>>>

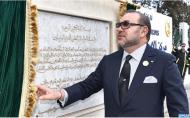 وزير يكشف عن قرار ملكي يغير وجه المغرب الحديث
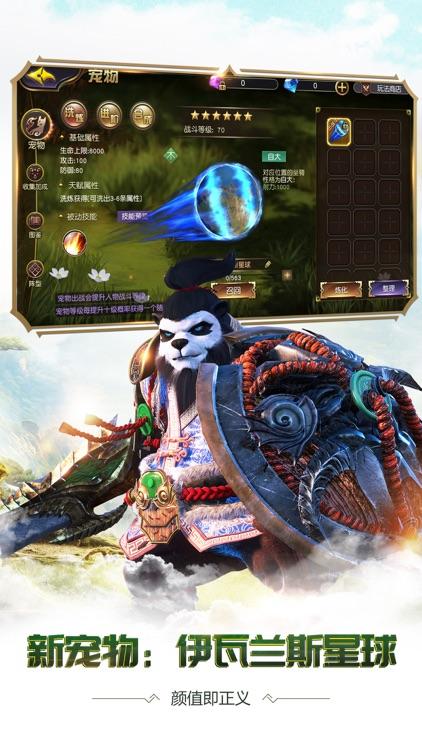 太极熊猫3:猎龙 screenshot-3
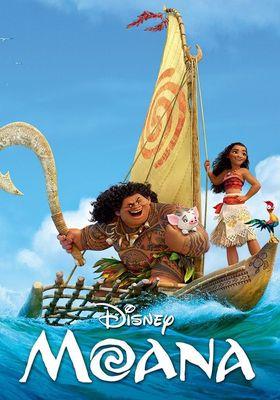 『モアナと伝説の海』のポスター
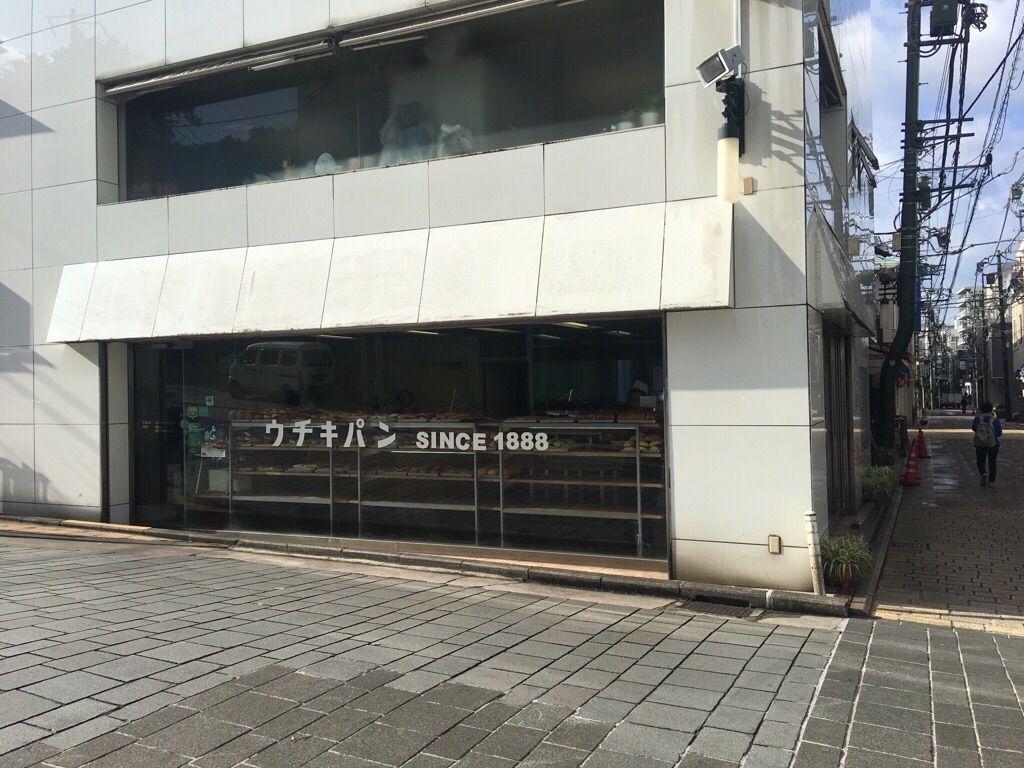 f:id:warukatta:20171204142651j:image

<<<

TASK REQUIREMENTS: The listing is to be repeated word for word, with all pictures omitted.

SOLUTION BELOW:
 وزير يكشف عن قرار ملكي يغير وجه المغرب الحديث
 太极熊猫3:猎龙 screenshot-3
 『モアナと伝説の海』のポスター
 f:id:warukatta:20171204142651j:image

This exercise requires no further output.